Évidemment, mais le Luxembourg est très bien doté au niveau du Règlement général sur la protection des données. Si le RGPD est relativement nouveau pour certains secteurs économiques, le secteur médical est confronté à la sécurité des données depuis longtemps. Le Luxembourg possède de très bonnes expertises, à la fois dans ses centres académiques de recherche et dans son industrie digitale, pour répondre aux enjeux techniques de la médecine digitale. Cela concerne par exemple le chiffrement ou la pseudonymisation, une technique numérique utilisée pour qu’on ne puisse jamais découvrir l’identité réelle des patients à partir de leurs données personnelles, mais que ces données puissent tout de même être exploitées dans le cadre de la médecine personnalisée. Certes, cette collecte de données pose des questions éthiques, mais il faut peser les bénéfices et les risques. Certaines données sont collectées avec le consentement des patients qui ont un droit de regard sur les informations utilisées, pour quelle durée et pourquoi.

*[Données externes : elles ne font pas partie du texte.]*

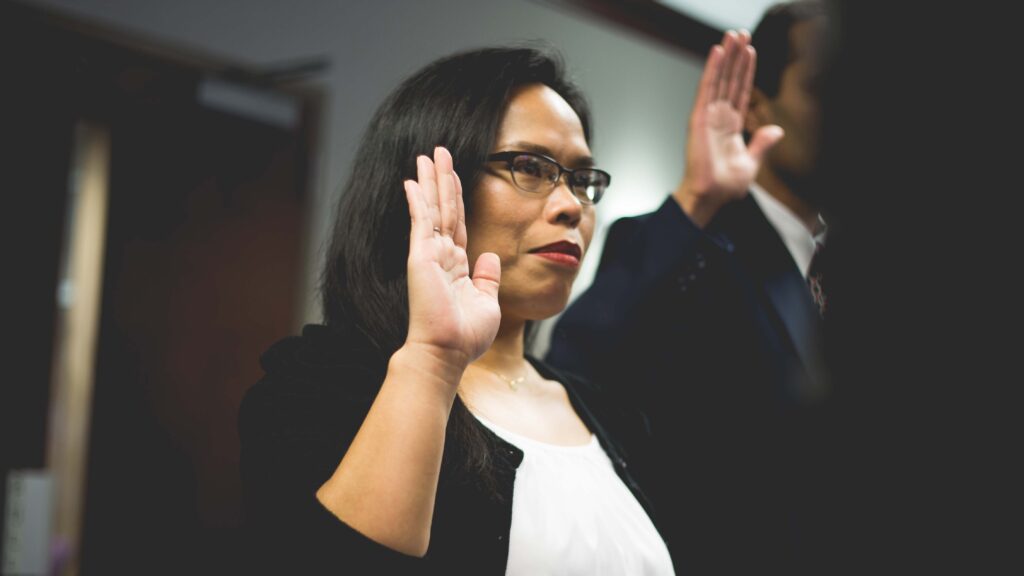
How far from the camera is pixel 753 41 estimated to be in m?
1.11

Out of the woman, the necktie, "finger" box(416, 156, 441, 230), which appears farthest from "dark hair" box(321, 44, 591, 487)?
the necktie

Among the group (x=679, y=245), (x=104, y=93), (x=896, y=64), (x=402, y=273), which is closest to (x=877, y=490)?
(x=896, y=64)

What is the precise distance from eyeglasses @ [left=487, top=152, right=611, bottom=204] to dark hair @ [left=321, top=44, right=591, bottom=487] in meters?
0.03

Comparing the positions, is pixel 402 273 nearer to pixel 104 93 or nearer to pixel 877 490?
pixel 877 490

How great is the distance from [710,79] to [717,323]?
0.32m

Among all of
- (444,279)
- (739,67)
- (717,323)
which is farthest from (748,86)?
(444,279)

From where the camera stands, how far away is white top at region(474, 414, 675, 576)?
811 millimetres

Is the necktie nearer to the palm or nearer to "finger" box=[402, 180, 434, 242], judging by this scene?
"finger" box=[402, 180, 434, 242]

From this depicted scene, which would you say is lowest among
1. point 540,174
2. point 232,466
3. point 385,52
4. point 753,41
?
point 232,466

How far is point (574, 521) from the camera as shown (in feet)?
2.78

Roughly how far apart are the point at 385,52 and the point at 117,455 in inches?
56.8

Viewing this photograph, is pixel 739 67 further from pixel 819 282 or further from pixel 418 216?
pixel 819 282

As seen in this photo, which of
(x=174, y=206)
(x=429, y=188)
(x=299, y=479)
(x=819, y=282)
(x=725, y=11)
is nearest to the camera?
(x=819, y=282)

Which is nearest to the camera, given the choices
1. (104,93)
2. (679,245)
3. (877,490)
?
(877,490)
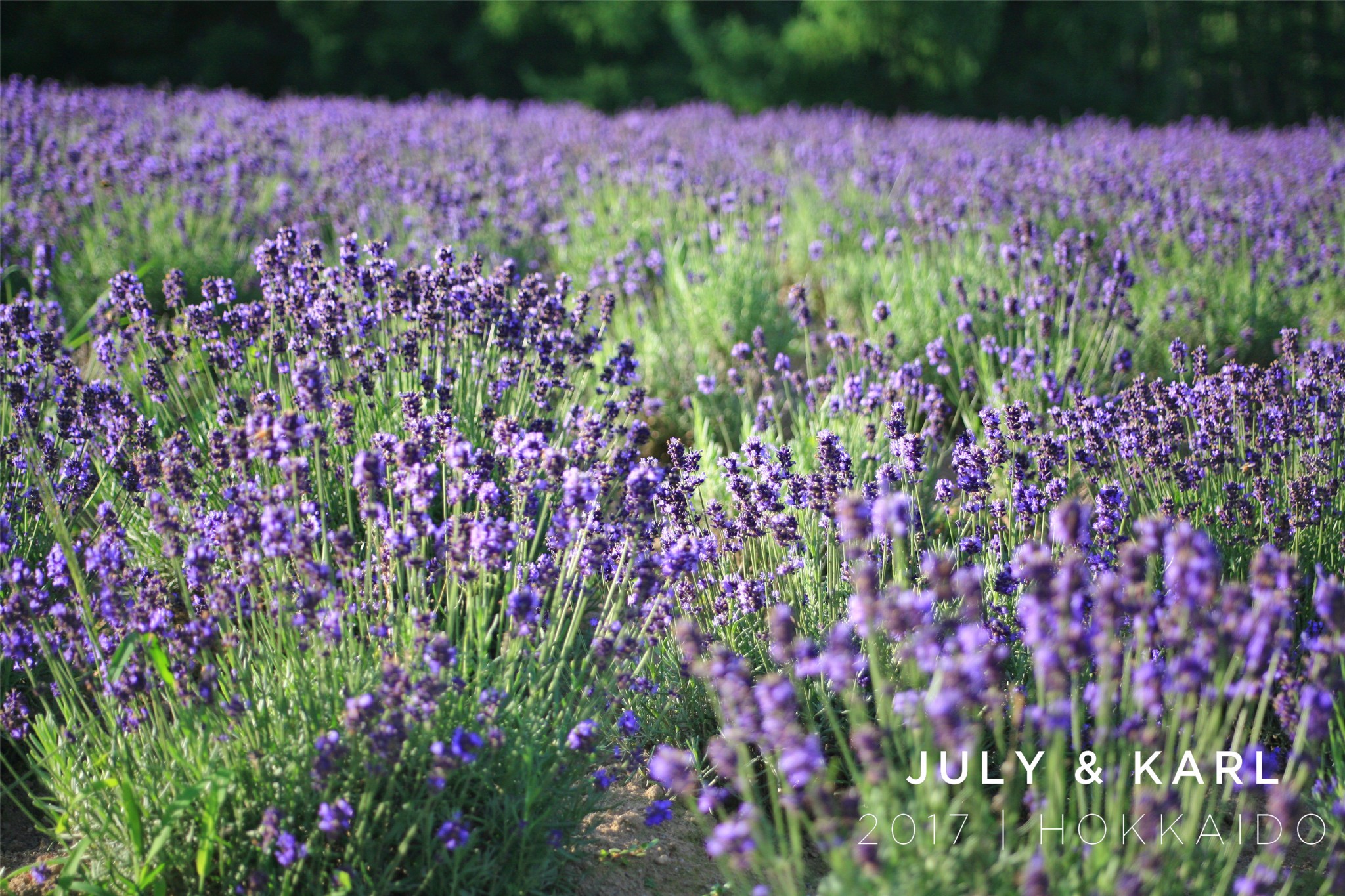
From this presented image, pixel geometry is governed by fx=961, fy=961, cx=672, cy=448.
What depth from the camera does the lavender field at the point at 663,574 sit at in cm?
149

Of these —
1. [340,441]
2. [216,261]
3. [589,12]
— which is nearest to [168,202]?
[216,261]

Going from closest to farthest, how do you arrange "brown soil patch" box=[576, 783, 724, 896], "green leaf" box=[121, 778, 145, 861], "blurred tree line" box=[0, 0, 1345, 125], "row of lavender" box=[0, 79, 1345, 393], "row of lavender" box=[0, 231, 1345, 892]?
"row of lavender" box=[0, 231, 1345, 892] → "green leaf" box=[121, 778, 145, 861] → "brown soil patch" box=[576, 783, 724, 896] → "row of lavender" box=[0, 79, 1345, 393] → "blurred tree line" box=[0, 0, 1345, 125]

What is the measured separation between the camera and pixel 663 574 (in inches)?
80.0

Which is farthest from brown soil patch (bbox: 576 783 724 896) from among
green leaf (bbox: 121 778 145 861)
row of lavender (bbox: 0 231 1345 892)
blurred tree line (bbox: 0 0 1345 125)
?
blurred tree line (bbox: 0 0 1345 125)

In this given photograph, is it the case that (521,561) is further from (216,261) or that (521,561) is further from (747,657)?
(216,261)

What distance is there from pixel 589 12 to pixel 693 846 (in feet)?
42.3

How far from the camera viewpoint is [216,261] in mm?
4316

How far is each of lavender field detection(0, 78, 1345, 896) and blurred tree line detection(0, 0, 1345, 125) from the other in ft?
29.6

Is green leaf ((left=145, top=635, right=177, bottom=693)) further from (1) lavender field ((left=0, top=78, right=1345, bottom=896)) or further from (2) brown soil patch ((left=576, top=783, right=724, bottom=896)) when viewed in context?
(2) brown soil patch ((left=576, top=783, right=724, bottom=896))

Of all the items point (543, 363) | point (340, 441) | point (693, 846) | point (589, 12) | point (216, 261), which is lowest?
point (693, 846)

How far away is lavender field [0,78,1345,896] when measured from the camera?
4.89ft

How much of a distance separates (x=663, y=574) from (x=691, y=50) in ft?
40.1

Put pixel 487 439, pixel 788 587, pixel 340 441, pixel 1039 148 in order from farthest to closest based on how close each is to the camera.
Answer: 1. pixel 1039 148
2. pixel 487 439
3. pixel 788 587
4. pixel 340 441

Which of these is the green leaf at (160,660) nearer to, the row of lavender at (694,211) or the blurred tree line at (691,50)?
the row of lavender at (694,211)
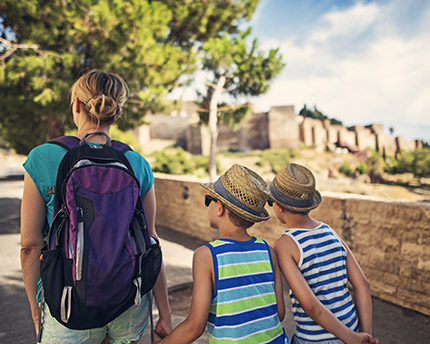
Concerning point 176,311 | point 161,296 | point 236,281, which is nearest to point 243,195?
point 236,281

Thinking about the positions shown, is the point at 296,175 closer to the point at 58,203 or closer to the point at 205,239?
the point at 58,203

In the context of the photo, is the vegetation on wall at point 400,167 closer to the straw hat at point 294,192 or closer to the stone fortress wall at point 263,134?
the stone fortress wall at point 263,134

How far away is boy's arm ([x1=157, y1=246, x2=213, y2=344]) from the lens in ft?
4.22

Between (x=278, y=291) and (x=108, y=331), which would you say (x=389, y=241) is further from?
(x=108, y=331)

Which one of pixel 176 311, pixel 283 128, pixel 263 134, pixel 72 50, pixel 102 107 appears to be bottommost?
pixel 176 311

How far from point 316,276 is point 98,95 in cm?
120

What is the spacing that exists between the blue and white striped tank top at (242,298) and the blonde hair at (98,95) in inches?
25.7

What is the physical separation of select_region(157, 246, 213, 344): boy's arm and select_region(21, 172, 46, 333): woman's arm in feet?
1.68

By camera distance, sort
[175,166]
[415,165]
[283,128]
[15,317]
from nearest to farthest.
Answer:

En plus de sa bonne position en matière d’innovation, le Luxembourg a la chance d’être un petit pays, ce qui peut faciliter la réalisation de tests à une échelle nationale.

Digitalisation, Big Data, intelligence artificielle, télémédecine, robotique… Qu’en est-il de la relation humaine, si primordiale dans la santé ?

Ne pas perdre le contact humain dans le parcours de soin, c’est justement l’objectif absolu. De telles avancées technologiques permettent de gagner en réactivité et en efficacité et laissent donc plus de temps pour l’accompagnement. Certains symptômes ne peuvent pas être décelés par les machines. Avec cette digitalisation de la santé, l’objectif n’est pas de déshumaniser, mais bien de rendre le travail des médecins plus efficace.

Même si la télémédecine a beaucoup évolué et que la visio-conférence a fait des progrès, rien ne remplacera un rendez- vous physique avec son médecin. L’enjeu principal de la médecine du futur sera bien d’optimisation ses process tout en préservant le contact humain.